One of the changes in the world that disturbs me most is the celebration of mediocrity. You’ve seen it. Every single child who enters the race “wins,” because “no one is a loser.” Because we believe it is unkind to point out that someone did poorly, it also makes it impossible to acknowledge the exceptional as well.
No one can do especially well because that would mean that the others did poorly and that might make someone feel badly.
I am not suggesting that we point fingers at children and tell them they are losers, but I think saying, it takes work and effort and practice to excel delivers an important message, one probably more effectively and kindly delivered when learned during a foot race at seven as opposed to on their first job at 25 when an employer expects them to work and work hard in order to advance.
So, I think that we don’t do anyone a service by telling them that half-assed is just fine and dandy.
Or, perhaps I use that as justification. That’s also possible.
So, am I a bitch, or am I merely demanding?
I suppose the answer lies in where my focus is turned and whether or not you like me.
That is the question.
I have a picture of myself at about three, which my ex, Beth, onee told me that I should, “put on your dominatrix page.”
I have said about myself that I was bossy at the age of three, and those of you who know me might recognize my current self buried in that personality, with her hands propped on her hips, looking up at the camera.
Honestly, to some extent, bossy and dominant are often the same thing, at least in most of the people I know.
The inability to make decisions is an astonishing thing to me. I can make decisions quickly, and my judgement is usually pretty good, meaning that my tendency to decide quickly usually has pretty good re-enforcement.

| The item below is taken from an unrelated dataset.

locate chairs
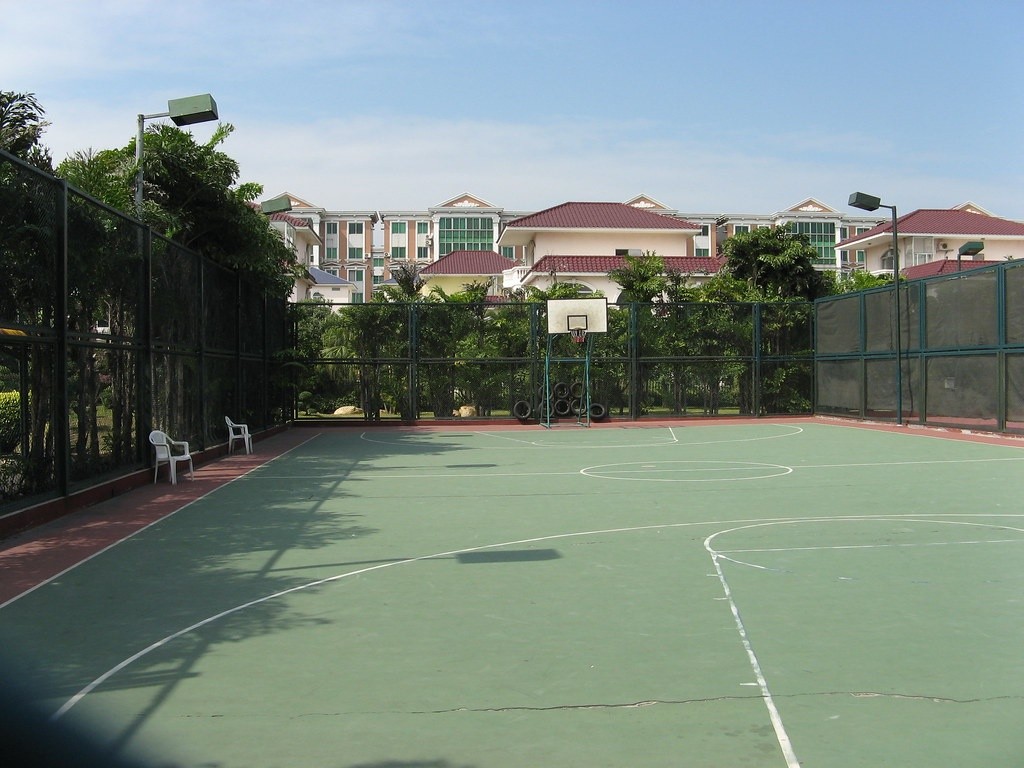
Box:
[225,416,253,455]
[149,430,195,486]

While making a decision to do – or not to do – something is usually a fairly quick one for me, experience has also taught me to take more time before a final pronouncement. I have friends whose advice I trust, so I take their counsel under advisement.
I also allow myself the luxury of changing my mind from that first decision I want to scurry towards.

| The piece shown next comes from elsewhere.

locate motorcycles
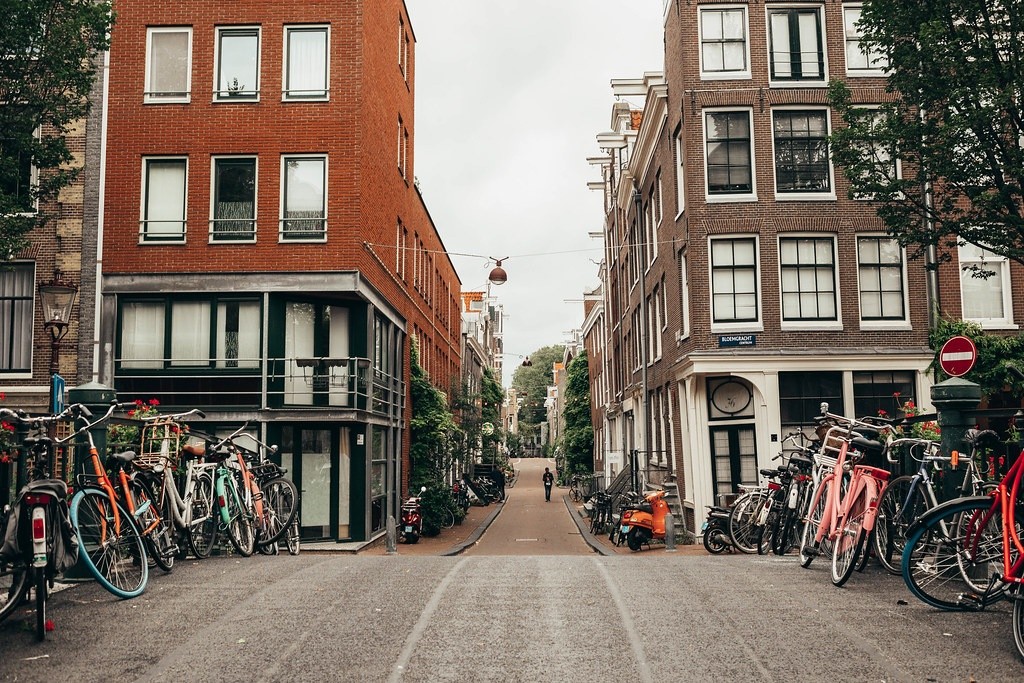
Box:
[453,483,471,514]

Indecision is not a common companion for me. It has only visited me occasionally, and in most cases, it had company, a blush of lust, a shadow of depression, a flash of anger.
So, I am both dominant and bossy. I know how I like things, I know how I want them, I know what I expect. I seem to not be too concerned with passing that information on.
So, am I dominant or am I bossy? In this case, I believe I am both.